EFF Call For Pre-Trump Security Preparations

Lobby group The Electronic Frontier Foundation (EFF) has placed an advert calling on the technology community to secure themselves 10 days before the inauguration of Donald Trump.  

The advert, which appeared in the January 2017 issue of WIRED Magazine claimed that Trump’s campaign promises would “threaten the free web and the rights of millions of people”, and particularly impact net neutrality, digital security and support mass surveillance.

The advert read: “Today, we are calling on the technology community to unite with the Electronic Frontier Foundation in securing our networks against this threat.” In particular, it has encouraged: the use of HTTPS and end-to-end encryption for every user transaction, communication, and activity by default; scrubbing of logs so that no data can be surrendered; and if you get a government request to monitor users or censor speech, tell the world.

It added: “The future of our democracy depends on an internet that is free from censorship and government surveillance. Together we can ensure that technology created to connect and uplift people worldwide is not conscripted into a tool of oppression.”

The EFF were founded in 1990 to provide legal advice and defense, organize political action and support technology which it believes preserve personal freedoms and online civil liberties.
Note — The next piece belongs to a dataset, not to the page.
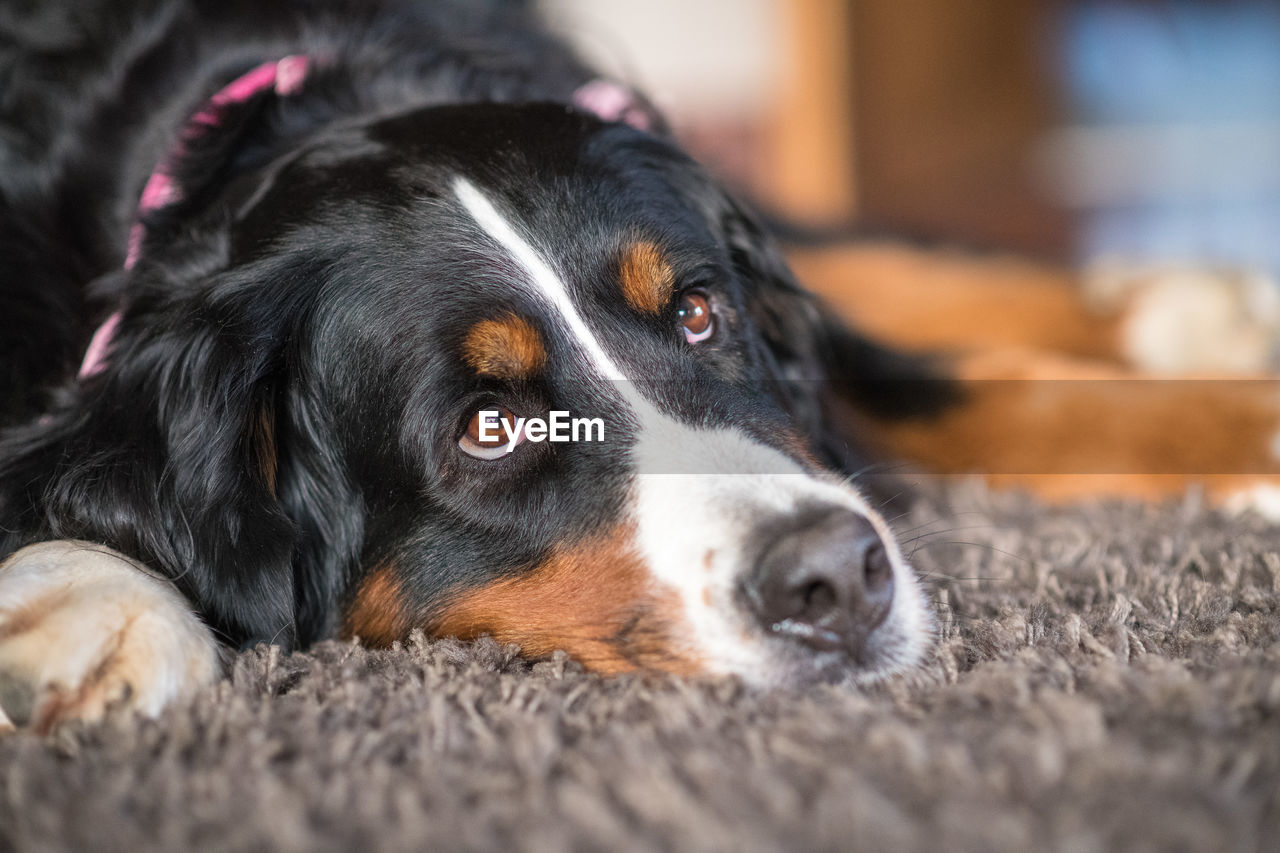 dog, canine, pets, domestic animals, domestic, one animal, mammal, animal themes, animal, portrait, selective focus, close-up, looking at camera, relaxation, lying down, indoors, black color, vertebrate, no people, animal body part, animal head, animal eye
At the time of publishing, it did not respond to a question about other relationships it had with previous Presidential administrations.

In an email to Infosecurity, Lee Munson, security researcher for Comparitech.com, said: “If we believe everything Donald Trump says – and that’s a big if, considering the amount of bluster in his presidential campaign – then the advice given by the EFF in respect of securing data is good.

“In practice, however, some of its suggestions, while easily adopted by organizations, are potentially fraught with potential legal and regulatory problems, i.e. a US company doing business in the UK would, if it revealed a government monitoring request, be breaking the law in respect of the recently passed Investigatory Powers Act 2016.

However, Munson said that fighting for user rights is noble, as long as the resulting press coverage does not have a detrimental effect on the company’s image.

“Despite the fear surrounding Trump’s comments about cybersecurity, I suspect little of his rhetoric will come to pass and, if anything, the US will be more secure as a result of his patriotic intentions.”